Correlation Between Boston Beer and Carlsberg A/S
Can any of the company-specific risk be diversified away by investing in both Boston Beer and Carlsberg A/S at the same time? Although using a correlation coefficient on its own may not help to predict future stock returns, this module helps to understand the diversifiable risk of combining Boston Beer and Carlsberg A/S into the same portfolio, which is an essential part of the fundamental portfolio management process.

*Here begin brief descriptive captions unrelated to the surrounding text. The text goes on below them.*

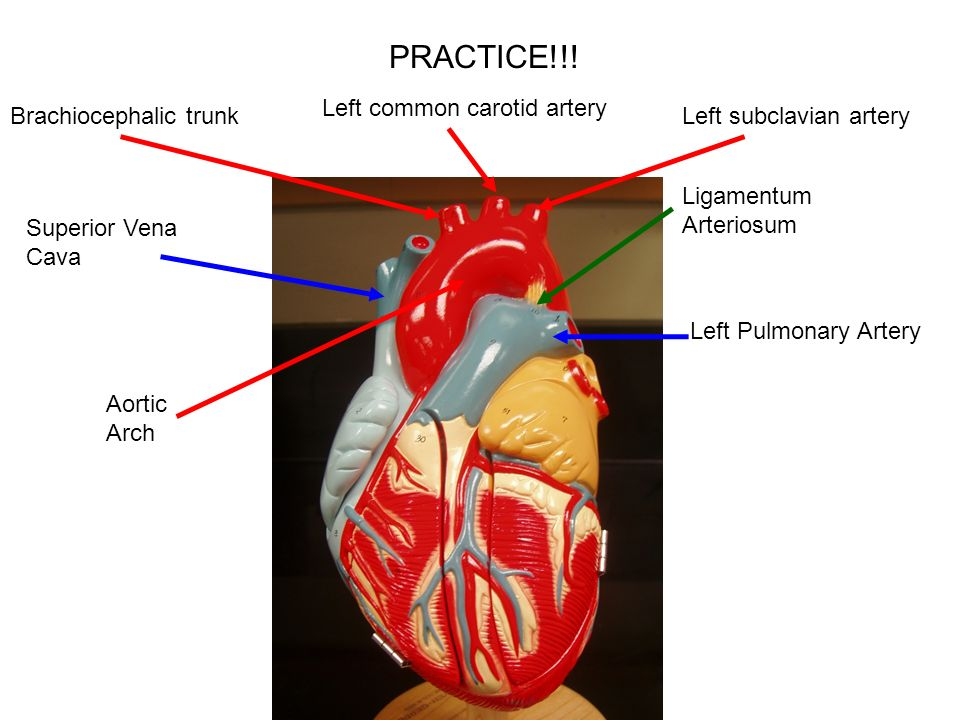 Heart models ppt video online download 6 practice ccuart Gallery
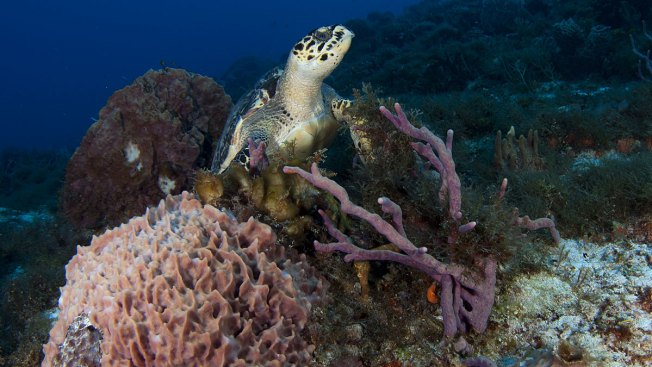 'Nature as an Asset': Coral Reef Insurance May Be a Sea Change for Conservation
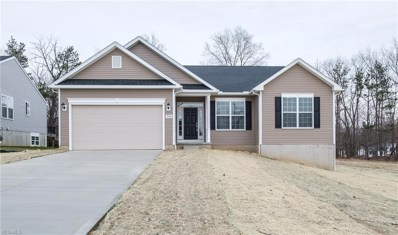 9948 Forest Valley Lane, Streetsboro, OH 44241 - #: 4073989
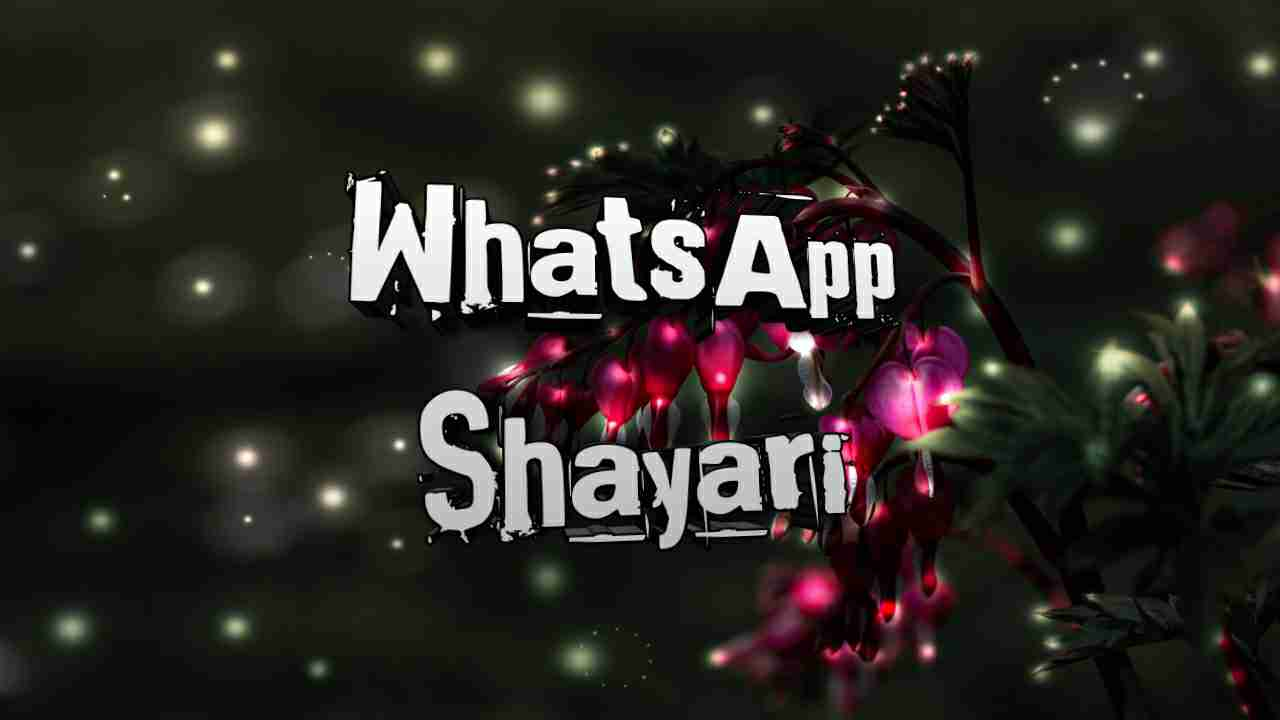 Photo of WhatsApp shayari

By analyzing existing cross correlation between Boston Beer and Carlsberg AS, you can compare the effects of market volatilities on Boston Beer and Carlsberg A/S and check how they will diversify away market risk if combined in the same portfolio for a given time horizon. You can also utilize pair trading strategies of matching a long position in Boston Beer with a short position of Carlsberg A/S. Check out your portfolio center. Please also check ongoing floating volatility patterns of Boston Beer and Carlsberg A/S.

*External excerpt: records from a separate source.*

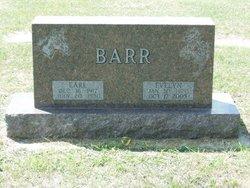 Evelyn Mabel <I>Harrington</I> Barr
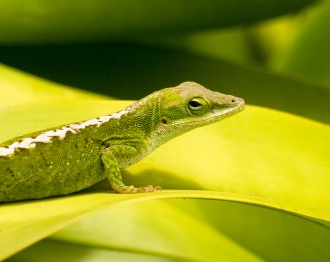 Female Green Anole 2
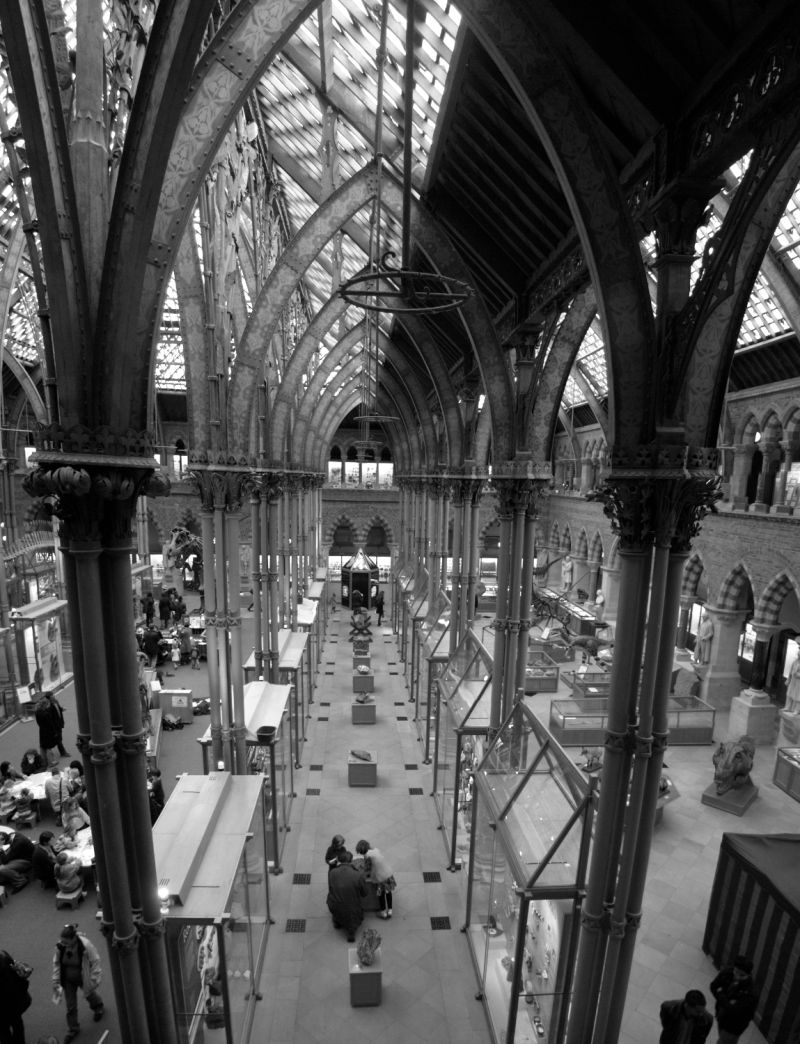 Interior of Natural History Museum, Oxford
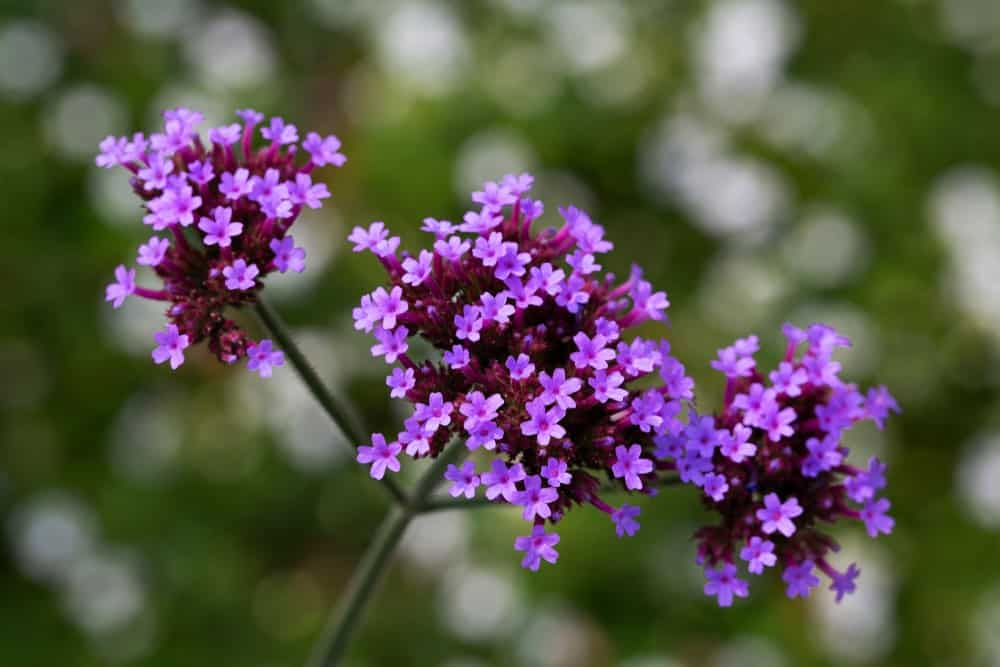 Verbena Bonariensis species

Diversification Opportunities for Boston Beer and Carlsberg A/S
-0.57 | Correlation Coefficient |
Excellent diversification
The 3 months correlation between Boston and Carlsberg is -0.57. Overlapping area represents the amount of risk that can be diversified away by holding Boston Beer and Carlsberg AS in the same portfolio, assuming nothing else is changed. The correlation between historical prices or returns on Carlsberg A/S and Boston Beer is a relative statistical measure of the degree to which these equity instruments tend to move together. The correlation coefficient measures the extent to which returns on Boston Beer are associated (or correlated) with Carlsberg A/S. Values of the correlation coefficient range from -1 to +1, where. The correlation of zero (0) is possible when the price movement of Carlsberg A/S has no effect on the direction of Boston Beer i.e., Boston Beer and Carlsberg A/S go up and down completely randomly.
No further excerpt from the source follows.